INSTRUCTIONS TO FOLLOW:
In the mm/hmm cleanup patch post, why does the sender assume the two patches will go into Jason's tree? Answer in one to three sentences.

──────── TEXT SEGMENT ────────

LinuxLists.cc - [PATCH 0/2] mm/hmm: more HMM clean up

2019-07-24 02:35:36

Subject: [PATCH 0/2] mm/hmm: more HMM clean up

Here are two more patches for things I found to clean up.
I assume this will go into Jason's tree since there will likely be
more HMM changes in this cycle.

Ralph Campbell (2):
mm/hmm: a few more C style and comment clean ups
mm/hmm: make full use of walk_page_range()

mm/hmm.c | 231 +++++++++++++++++++++----------------------------------
1 file changed, 86 insertions(+), 145 deletions(-)

--
2.20.1

2019-07-24 02:36:56

by Ralph Campbell

[permalink] [raw]

Subject: [PATCH 2/2] mm/hmm: make full use of walk_page_range()

──────── DATA ────────

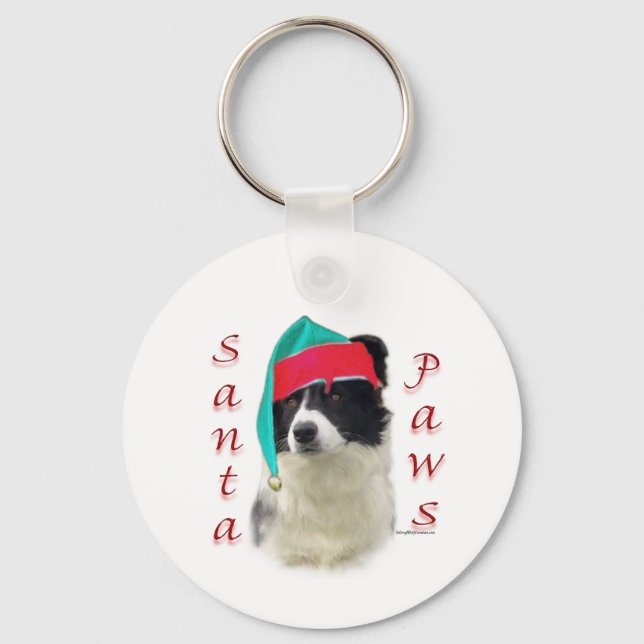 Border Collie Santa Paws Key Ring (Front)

────────

RESULT OF THE EXERCISE:
The sender assumes the patches will go into Jason's tree because more HMM changes are likely to come in this cycle.